Records for reasoning about scenes
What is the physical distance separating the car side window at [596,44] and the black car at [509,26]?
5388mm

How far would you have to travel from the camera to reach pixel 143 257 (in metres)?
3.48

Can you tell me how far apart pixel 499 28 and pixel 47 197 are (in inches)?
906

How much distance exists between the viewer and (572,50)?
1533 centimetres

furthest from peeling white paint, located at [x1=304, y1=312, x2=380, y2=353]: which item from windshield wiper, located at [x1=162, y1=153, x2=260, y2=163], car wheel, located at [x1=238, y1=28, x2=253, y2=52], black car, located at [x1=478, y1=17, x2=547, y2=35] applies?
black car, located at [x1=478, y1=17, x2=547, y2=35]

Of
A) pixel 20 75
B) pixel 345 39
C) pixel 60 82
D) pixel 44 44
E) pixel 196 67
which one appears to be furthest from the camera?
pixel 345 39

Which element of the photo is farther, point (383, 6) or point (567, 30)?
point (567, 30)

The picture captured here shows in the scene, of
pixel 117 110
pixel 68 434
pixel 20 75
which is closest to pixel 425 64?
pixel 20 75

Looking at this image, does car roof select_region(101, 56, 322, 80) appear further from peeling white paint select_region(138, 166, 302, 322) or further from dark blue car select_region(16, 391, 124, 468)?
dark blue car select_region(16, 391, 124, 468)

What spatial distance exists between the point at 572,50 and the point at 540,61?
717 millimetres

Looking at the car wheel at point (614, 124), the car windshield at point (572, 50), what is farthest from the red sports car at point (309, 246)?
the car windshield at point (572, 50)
--
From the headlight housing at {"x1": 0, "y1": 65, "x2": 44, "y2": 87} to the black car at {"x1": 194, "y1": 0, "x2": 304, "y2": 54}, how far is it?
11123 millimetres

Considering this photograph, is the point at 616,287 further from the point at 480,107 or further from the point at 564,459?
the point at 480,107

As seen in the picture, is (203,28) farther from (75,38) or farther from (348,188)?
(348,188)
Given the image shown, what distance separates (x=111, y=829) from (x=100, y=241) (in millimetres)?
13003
* * *
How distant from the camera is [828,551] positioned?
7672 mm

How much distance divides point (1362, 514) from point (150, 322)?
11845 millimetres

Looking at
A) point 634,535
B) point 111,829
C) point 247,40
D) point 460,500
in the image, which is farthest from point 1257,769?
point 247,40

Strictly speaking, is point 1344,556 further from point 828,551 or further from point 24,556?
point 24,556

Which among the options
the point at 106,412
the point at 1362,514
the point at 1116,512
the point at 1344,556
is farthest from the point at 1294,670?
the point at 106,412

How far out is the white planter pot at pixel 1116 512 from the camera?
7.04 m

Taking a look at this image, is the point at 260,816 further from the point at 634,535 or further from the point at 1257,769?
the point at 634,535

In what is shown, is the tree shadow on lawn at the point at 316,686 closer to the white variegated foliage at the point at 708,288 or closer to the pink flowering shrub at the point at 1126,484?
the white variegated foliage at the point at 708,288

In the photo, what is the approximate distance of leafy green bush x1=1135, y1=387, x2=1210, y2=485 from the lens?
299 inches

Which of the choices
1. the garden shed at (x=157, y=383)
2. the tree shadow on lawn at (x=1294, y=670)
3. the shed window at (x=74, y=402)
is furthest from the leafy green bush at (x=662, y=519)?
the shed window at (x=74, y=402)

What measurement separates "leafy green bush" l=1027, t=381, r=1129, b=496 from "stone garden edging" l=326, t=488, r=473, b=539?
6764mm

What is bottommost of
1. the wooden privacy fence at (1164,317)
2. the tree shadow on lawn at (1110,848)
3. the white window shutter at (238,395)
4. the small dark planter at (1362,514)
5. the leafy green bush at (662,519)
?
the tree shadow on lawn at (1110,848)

WHAT IS ASKED
Can you put the records into a two-column CSV with the headers "query" and "reply", starting with the line that contains "What is the physical" and going on through the line that contains "1533 centimetres"? Give one row per record, put each field in double quotes, and replace any line breaks with spaces.

ANSWER TO THE TASK
query,reply
"What is the physical distance separating the car side window at [596,44] and the black car at [509,26]?","5388mm"
"How far would you have to travel from the camera to reach pixel 143 257 (in metres)?","3.48"
"Can you tell me how far apart pixel 499 28 and pixel 47 197 are (in inches)?","906"
"How much distance exists between the viewer and (572,50)?","1533 centimetres"